SOURCE MATERIAL section start

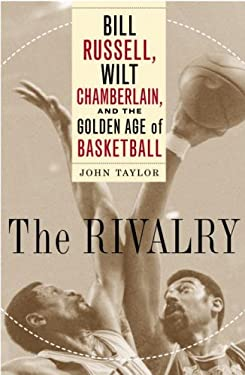 The Rivalry: Bill Russell, Wilt Chamberlain, and the Golden Age of Basketball 9781400061143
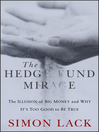 The Hedge Fund Mirage (eBook): The Illusion of Big Money and Why It's Too Good to Be True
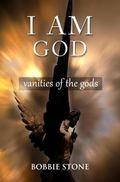 I Am God : Vanities of the Gods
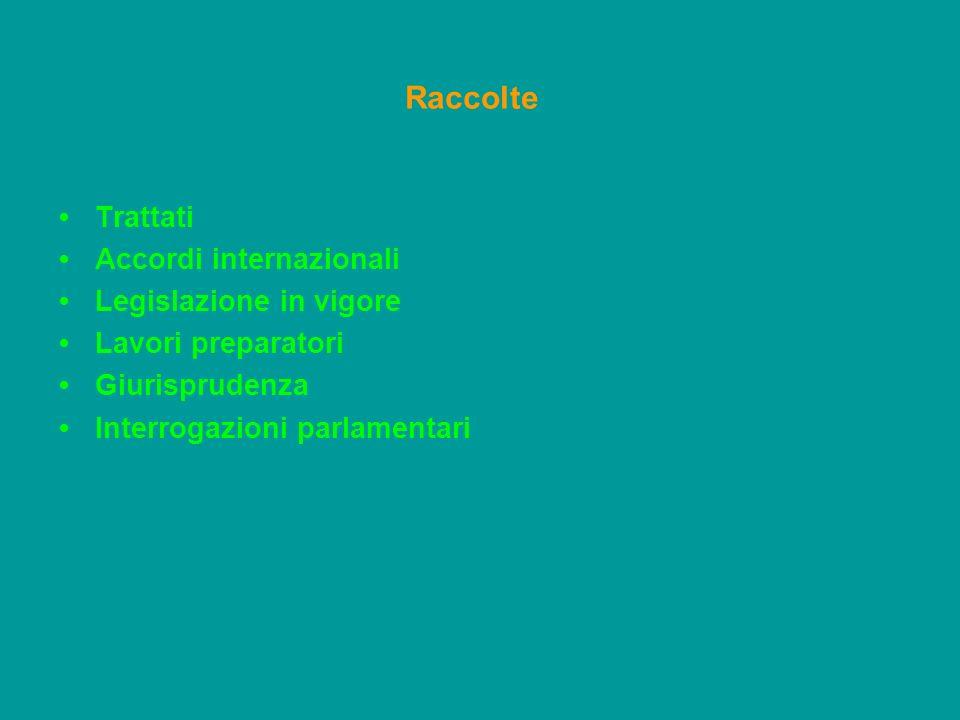 Trattati Accordi internazionali Legislazione in vigore Lavori preparatori Giurisprudenza Interrogazioni parlamentari Raccolte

SOURCE MATERIAL section end

TO DO
Repeat the listing above word for word and leave its images out.

ANSWER
 The Rivalry: Bill Russell, Wilt Chamberlain, and the Golden Age of Basketball 9781400061143
 The Hedge Fund Mirage (eBook): The Illusion of Big Money and Why It's Too Good to Be True
 I Am God : Vanities of the Gods
 Trattati Accordi internazionali Legislazione in vigore Lavori preparatori Giurisprudenza Interrogazioni parlamentari Raccolte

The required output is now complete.